### Data in this exercise
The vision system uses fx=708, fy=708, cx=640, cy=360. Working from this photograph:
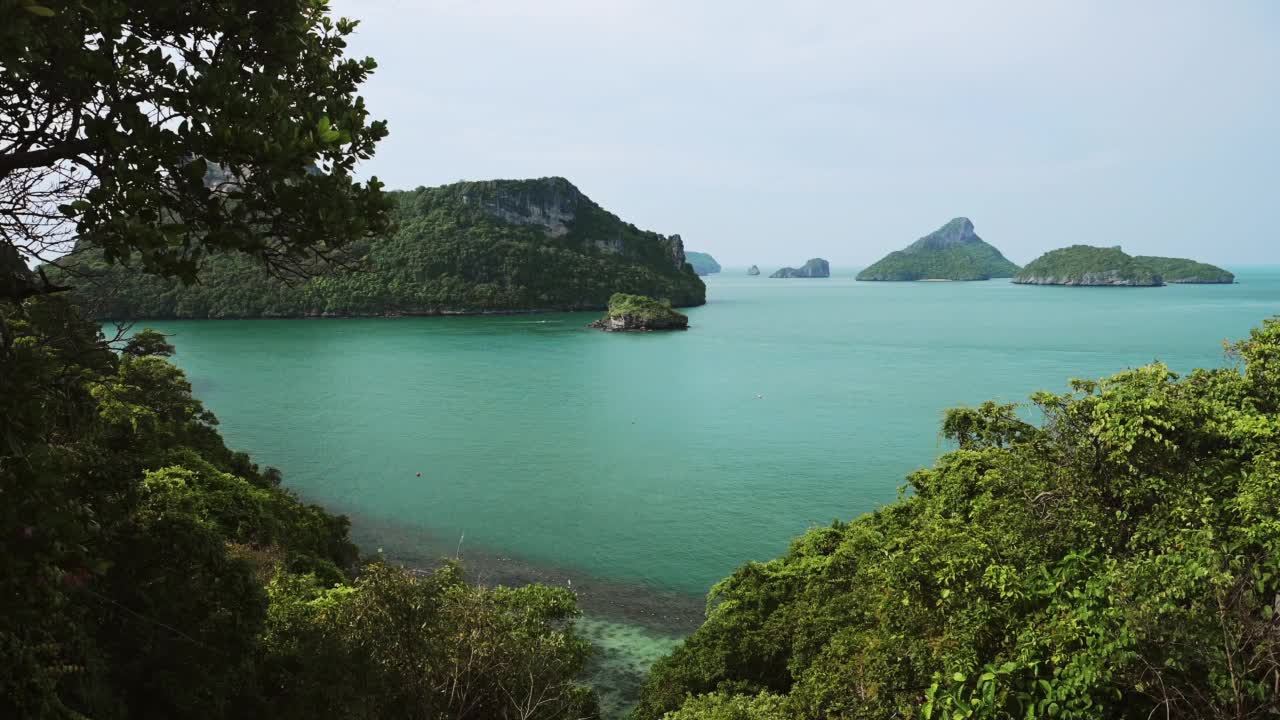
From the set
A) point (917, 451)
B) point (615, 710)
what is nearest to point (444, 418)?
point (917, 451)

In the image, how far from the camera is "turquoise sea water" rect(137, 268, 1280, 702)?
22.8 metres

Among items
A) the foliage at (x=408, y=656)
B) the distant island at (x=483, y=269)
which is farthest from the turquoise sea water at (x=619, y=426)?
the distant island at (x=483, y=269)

### What to do
Rewrite all the records above with "blue seawater" in place of every "turquoise sea water" and nothing else changed. Leave the pictures out.

### Written reply
The vision system uses fx=708, fy=708, cx=640, cy=360. Working from this photograph:
From the set
A) point (917, 451)
B) point (615, 710)
what is nearest to point (444, 418)?
point (917, 451)

In the image, how far from the camera is "blue seawater" rect(137, 268, 1280, 702)?
22.8 metres

Among items
A) the foliage at (x=408, y=656)
B) the distant island at (x=483, y=269)
which is farthest from the blue seawater at (x=619, y=426)?
the distant island at (x=483, y=269)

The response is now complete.